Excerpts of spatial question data

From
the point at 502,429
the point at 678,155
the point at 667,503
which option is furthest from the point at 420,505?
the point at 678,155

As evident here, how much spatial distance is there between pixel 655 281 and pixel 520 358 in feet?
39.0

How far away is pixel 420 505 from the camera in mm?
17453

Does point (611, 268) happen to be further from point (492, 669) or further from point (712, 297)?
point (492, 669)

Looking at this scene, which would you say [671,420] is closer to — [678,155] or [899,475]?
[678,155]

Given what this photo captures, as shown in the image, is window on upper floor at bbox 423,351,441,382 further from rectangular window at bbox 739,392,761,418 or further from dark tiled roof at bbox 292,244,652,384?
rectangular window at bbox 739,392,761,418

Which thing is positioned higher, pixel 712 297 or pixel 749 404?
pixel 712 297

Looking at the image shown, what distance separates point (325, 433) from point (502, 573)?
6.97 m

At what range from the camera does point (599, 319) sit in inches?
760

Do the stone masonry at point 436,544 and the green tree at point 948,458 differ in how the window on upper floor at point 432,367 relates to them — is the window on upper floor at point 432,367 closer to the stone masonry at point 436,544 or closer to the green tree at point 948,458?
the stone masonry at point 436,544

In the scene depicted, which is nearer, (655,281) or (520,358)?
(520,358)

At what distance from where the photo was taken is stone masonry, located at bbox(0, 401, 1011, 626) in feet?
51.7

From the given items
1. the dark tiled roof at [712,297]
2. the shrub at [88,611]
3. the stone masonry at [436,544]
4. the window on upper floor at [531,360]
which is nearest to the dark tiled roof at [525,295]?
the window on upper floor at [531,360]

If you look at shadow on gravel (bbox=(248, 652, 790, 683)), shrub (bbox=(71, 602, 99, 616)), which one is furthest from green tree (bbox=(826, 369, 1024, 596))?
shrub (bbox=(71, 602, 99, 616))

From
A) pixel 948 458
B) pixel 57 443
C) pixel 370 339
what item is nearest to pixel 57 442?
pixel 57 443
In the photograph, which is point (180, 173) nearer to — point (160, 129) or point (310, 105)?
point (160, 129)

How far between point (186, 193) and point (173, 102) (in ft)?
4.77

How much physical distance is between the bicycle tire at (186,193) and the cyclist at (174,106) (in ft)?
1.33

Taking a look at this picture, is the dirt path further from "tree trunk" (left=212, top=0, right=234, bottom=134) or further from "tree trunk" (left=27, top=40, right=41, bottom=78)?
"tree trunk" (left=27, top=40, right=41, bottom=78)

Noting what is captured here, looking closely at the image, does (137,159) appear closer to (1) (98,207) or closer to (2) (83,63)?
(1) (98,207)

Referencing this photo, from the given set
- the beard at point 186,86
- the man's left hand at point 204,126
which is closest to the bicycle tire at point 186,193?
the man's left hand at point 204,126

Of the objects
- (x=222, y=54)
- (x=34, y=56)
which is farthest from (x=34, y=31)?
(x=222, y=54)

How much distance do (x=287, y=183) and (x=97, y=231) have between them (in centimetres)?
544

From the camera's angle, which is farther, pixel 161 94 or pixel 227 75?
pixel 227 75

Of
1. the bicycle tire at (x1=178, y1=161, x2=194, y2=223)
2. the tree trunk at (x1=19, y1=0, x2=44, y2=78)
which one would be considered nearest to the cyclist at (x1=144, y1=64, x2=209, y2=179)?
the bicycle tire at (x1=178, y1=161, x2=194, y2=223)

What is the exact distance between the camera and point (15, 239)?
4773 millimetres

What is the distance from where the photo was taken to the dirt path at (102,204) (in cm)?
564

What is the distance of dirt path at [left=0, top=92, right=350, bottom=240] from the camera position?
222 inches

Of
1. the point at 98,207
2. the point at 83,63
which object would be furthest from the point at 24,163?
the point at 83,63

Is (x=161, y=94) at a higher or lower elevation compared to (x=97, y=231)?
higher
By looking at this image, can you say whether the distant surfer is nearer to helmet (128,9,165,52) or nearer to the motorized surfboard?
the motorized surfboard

## EXERCISE GOAL
Count the lines above that contain the string "upper". Reply with only the number.

## EXERCISE SOLUTION
4